FP8: 8-bit Floating Point format. Variations include E5M2 (5 exponent bits), E4M3 (4 exponent bits), and E3M4 (3 exponent bits).
E5M2: An FP8 format with 5 exponent bits and 2 mantissa bits, offering high dynamic range but lower precision; similar to FP16.
E4M3: An FP8 format with 4 exponent bits and 3 mantissa bits, offering a balance of range and precision.
E3M4: An FP8 format with 3 exponent bits and 4 mantissa bits, offering higher precision but limited dynamic range.

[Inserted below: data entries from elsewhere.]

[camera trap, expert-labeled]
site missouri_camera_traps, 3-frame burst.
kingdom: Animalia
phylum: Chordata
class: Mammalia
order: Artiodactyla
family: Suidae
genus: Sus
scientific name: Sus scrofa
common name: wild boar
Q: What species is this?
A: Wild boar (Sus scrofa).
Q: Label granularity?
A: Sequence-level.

Post-training Quantization (PTQ): Compressing a model after training without retraining it, usually using a small calibration dataset.
Mantissa: The part of a floating-point number that represents significant digits (precision).
Dynamic Range: The ratio between the largest and smallest non-zero values a format can represent.
LayerNorm: Layer Normalization, a technique to stabilize training, known to produce large outliers in LLMs.
Calibration: The process of estimating the range of activation values (e.g., min/max) to determine scaling factors for quantization.
Per-channel scaling: Assigning a separate scaling factor to each channel of a weight tensor to minimize error.
FID: Fréchet Inception Distance, a metric used to assess the quality of images generated by generative models (lower is better).